A private loan program ran by the now defunct for-profit ITT Technical Institute, which closed its Connecticut and other U.S. campuses in 2016 after declaring bankruptcy, has agreed to provide $330 million in debt relief to former students who were unable to repay their loans, Connecticut Attorney General William Tong announced Wednesday.
Of that amount, $292,874 will go to former ITT Tech students in Connecticut as part of a settlement with 48 attorneys general and the federal Consumer Financial Protection Bureau.
The settlement is with PEAKS Trust, a private loan program run by ITT and affiliated with Deutsche Bank entities. ITT filed bankruptcy in 2016 amid investigations by state attorneys general and following action by the U.S. Department of Education to restrict ITT’s access to federal student aid.
“This settlement holds PEAKS Trust accountable for its predatory lending practices and the damage it has done to students across the nation,” Tong said. “Thirty-nine Connecticut students enrolled in ITT Tech to seek an education, but were instead given debt and empty promises,” Tong said. “Students’ hopes and dreams were preyed upon and this settlement should serve as a strong reminder that such lending practices will not be tolerated.”
PEAKS was formed after the 2008 financial crisis when private sources of lending available to for-profit colleges dried up, Tong said. ITT developed a plan with PEAKS to offer students temporary credit to cover the gap in tuition between federal student aid and the full cost of the education.
Court records say ITT and PEAKS knew or should have known that the students would not be able to repay the temporary credit when it became due nine months later. Many students complained that they thought the temporary credit was like a federal loan and would not be due until six months after they graduated, Tong said.
When the temporary credit became due, ITT pressured and coerced students into accepting loans from PEAKS, which for many students carried high interest rates, far above rates for federal loans, Tong said.

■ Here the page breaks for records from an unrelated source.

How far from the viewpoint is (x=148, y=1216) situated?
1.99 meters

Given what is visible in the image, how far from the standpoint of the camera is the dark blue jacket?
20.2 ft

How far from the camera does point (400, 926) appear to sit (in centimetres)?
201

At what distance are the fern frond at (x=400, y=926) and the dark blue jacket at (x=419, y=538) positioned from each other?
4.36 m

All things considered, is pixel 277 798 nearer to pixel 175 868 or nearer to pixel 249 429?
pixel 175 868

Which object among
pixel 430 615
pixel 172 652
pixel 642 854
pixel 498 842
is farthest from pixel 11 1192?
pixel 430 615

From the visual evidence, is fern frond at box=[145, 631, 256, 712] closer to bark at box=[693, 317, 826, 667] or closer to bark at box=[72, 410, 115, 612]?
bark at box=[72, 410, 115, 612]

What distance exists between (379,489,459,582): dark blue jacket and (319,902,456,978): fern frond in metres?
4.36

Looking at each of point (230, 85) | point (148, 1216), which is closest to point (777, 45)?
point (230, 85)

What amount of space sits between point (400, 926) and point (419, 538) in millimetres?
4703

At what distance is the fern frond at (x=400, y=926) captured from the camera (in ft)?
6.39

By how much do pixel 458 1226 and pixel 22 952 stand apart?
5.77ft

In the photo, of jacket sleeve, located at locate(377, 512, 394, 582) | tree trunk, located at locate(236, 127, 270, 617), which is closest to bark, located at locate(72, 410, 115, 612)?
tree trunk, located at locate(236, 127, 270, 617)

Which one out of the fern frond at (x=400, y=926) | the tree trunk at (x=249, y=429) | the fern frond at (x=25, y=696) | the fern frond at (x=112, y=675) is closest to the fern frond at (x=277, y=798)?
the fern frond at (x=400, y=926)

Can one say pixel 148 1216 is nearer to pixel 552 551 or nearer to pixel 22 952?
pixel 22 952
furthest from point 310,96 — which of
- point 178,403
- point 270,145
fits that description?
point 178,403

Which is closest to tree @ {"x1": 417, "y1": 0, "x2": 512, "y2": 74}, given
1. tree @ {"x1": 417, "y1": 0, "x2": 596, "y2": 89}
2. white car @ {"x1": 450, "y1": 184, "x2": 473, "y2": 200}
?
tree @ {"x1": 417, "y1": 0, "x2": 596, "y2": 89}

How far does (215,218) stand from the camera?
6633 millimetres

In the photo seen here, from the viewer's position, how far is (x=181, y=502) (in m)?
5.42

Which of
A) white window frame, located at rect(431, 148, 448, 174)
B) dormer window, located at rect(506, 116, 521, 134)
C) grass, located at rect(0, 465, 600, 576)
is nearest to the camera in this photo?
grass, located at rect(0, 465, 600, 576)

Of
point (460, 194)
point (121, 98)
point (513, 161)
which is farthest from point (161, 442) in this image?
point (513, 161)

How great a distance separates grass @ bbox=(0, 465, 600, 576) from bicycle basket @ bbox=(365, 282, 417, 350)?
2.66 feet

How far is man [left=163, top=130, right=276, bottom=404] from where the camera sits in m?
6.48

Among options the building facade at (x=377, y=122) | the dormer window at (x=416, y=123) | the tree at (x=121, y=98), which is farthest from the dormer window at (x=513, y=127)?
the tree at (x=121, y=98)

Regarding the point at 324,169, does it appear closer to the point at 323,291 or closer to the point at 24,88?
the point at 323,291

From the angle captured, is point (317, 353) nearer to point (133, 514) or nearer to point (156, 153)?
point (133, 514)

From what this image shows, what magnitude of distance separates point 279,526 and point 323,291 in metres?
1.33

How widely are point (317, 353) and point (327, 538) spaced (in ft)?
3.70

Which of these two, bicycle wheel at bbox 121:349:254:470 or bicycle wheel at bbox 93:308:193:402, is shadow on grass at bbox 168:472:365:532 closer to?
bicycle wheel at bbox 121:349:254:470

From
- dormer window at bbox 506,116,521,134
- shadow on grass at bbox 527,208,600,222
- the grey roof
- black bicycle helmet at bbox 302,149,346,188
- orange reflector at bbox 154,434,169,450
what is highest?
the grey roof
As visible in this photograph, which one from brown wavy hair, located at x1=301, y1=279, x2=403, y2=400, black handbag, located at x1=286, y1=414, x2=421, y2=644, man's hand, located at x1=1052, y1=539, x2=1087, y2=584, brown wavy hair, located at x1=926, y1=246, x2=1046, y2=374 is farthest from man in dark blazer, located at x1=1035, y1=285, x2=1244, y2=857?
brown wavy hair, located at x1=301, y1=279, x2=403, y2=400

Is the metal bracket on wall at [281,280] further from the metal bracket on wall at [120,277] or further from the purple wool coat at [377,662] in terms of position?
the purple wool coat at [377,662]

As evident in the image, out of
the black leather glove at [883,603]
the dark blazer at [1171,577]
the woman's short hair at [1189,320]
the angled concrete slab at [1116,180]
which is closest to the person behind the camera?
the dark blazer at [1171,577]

Pressure tactics used by ITT included pulling students out of class and threatening to expel them if they did not accept the loan terms, court records said. Many of the ITT students were from low-income backgrounds and were left with the choice of enrolling in the PEAKS loans or dropping out and losing any benefit of the credits they had earned, because ITT’s credits would not transfer to most schools, court records said.
The default rate on the PEAKS loans is projected to exceed 80%, due to both the high cost of the loans as well as the lack of success ITT graduates had getting jobs that earned enough to make repayment feasible.
Under the settlement, PEAKS has agreed that it will forgo collection of the outstanding loans and cease doing business.